The Sinopec group is almost entirely owned by the Chinese government, therefore, they do not mind incurring refining losses, in fact, they seem quite satisfied to the their role in containing the domestic inflation levels. This may be true, but it does not bode well for investors. Like most multinational Chinese firms, Sinopec is also focused on an expansion strategy as it goes forward with acquisitions and takeovers of foreign firms. Oil refining at this point is being used as a loss-leader for the Chinese economic engine. How sustainable this scheme is depends entirely on their balance of trade. As long as they can afford to subsidize this situation, it looks like it will continue.
So far, Sinopec has invested more than $95 billion in different sectors in 55 countries and regions. By the end of 2011, its foreign assets accounted for more than one-third of the firm's total assets. Last month, Sinopec had purchased a 49% stake for $1.5 billion in the UK-based Talisman Energy (TLM), which operates in the valuable UK-North Sea and which has been selling off unproductive North American assets to focus on the North Sea and Southeast Asia.
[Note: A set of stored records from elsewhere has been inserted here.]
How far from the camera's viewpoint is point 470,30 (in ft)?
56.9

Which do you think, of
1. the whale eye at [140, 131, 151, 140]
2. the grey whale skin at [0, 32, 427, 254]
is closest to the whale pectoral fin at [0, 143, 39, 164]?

Cutting its dividend in half versus the second half of 2011, Sinopec is trading at a multiple of 8.3 carrying a 3.3% yield. If the Chinese alter the fuel pricing system, making it more reactive to the open market, moving from a 22 day moving average of oil prices, to a 10- or 7-day moving average, then Sinopec will begin to see margin expansion and with it earnings growth. The market is currently pricing the worst to be over, but the higher Brent Crude goes without a change in policy, the worse the arbitrage for Chinese refiners will be.